Für eine rasche Integration Geflüchteter in den Arbeitsmarkt plädierte Hans-Heinrich Sautmann, Grünen-Kreisvorsitzender in Fürstenfeldbruck.
Für eine rasche Integration Geflüchteter in den Arbeitsmarkt plädierte Hans-Heinrich Sautmann, Grünen-Kreisvorsitzender in Fürstenfeldbruck. (Foto: Carmen Voxbrunner)

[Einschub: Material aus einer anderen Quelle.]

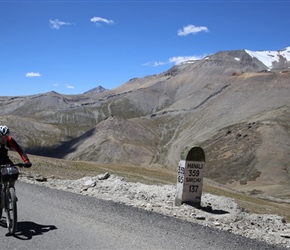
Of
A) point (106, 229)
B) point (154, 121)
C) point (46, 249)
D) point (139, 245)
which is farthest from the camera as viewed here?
point (154, 121)

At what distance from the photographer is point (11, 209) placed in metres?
8.26

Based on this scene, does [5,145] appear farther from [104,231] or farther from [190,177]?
[190,177]

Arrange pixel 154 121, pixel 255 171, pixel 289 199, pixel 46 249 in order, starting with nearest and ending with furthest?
pixel 46 249, pixel 289 199, pixel 255 171, pixel 154 121

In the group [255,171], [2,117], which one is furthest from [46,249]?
[2,117]

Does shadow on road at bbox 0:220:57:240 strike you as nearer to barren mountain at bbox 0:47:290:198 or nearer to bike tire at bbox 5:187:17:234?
bike tire at bbox 5:187:17:234

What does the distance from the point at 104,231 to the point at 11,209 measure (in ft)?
7.22

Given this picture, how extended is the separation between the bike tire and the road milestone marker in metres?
6.79

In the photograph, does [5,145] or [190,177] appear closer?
[5,145]

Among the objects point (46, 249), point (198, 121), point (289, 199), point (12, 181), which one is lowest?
point (289, 199)

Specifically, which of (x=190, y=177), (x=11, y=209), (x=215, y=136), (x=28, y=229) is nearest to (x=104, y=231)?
(x=28, y=229)

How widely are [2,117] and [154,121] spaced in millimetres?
73286

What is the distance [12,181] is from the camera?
8281 millimetres

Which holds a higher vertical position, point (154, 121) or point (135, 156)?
point (154, 121)

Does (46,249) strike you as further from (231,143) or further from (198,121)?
(198,121)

Insgesamt liegt die Erwerbstätigenquote geflüchteter Männer nach acht Jahren bei 86 Prozent und damit über der Quote von 81 Prozent insgesamt bei Männern. Niedrig ist sie allerdings bei den Frauen: Nur 33 Prozent der weiblichen Geflüchteten arbeiten, was vorwiegend mit der Kindererziehung zu tun habe. Der Anteil geflüchteter Frauen und Mädchen lag Ende 2023 bei 49 Prozent – es sei also nicht so, dass vorwiegend junge Männer kämen. Auch der Spracherwerb sei nötig, allerdings hält Sautmann eine schematische Reihenfolge nicht für nötig. „Viele fangen erst zu arbeiten an und lernen parallel dazu die Sprache“. Geflüchtete trügen zum Wohlstand in Deutschland bei: So sei die Quote unter Migranten, die Firmen gründen, dreimal so hoch, wie bei Menschen ohne Einwanderungsgeschichte.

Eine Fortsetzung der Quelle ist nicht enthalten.